═════ Exercise materials

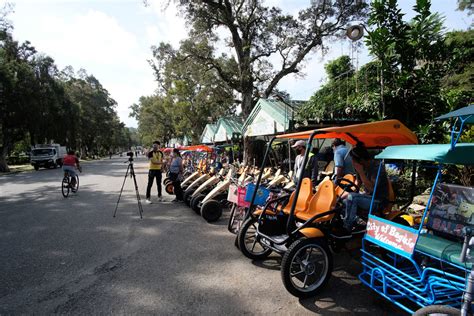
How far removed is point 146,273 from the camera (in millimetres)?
3873

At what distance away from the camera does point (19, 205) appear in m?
8.45

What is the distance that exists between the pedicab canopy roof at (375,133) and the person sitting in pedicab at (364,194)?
26 centimetres

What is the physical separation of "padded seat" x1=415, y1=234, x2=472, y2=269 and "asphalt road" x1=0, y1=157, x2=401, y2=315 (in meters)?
0.87

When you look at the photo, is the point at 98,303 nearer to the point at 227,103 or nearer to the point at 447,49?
the point at 447,49

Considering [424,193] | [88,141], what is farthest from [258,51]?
[88,141]

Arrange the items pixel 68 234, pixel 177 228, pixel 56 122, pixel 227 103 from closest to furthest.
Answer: pixel 68 234, pixel 177 228, pixel 227 103, pixel 56 122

══════════

#### Short problem:
Each record above must be returned exactly as written, with its pictures omitted.

#### Result of this task:
How far removed is point 146,273 from the camera (in millimetres)?
3873

At what distance away from the camera does point (19, 205) appear in m?
8.45

What is the distance that exists between the pedicab canopy roof at (375,133) and the person sitting in pedicab at (364,194)?
26 centimetres

What is the physical separation of "padded seat" x1=415, y1=234, x2=472, y2=269 and "asphalt road" x1=0, y1=157, x2=401, y2=315 (in meters)?
0.87

When you look at the photo, is the point at 98,303 nearer to the point at 227,103 or nearer to the point at 447,49?
the point at 447,49

Considering [424,193] | [88,141], what is farthest from [258,51]?
[88,141]

Arrange the items pixel 68 234, pixel 177 228, pixel 56 122, pixel 227 103 from closest to furthest.
Answer: pixel 68 234, pixel 177 228, pixel 227 103, pixel 56 122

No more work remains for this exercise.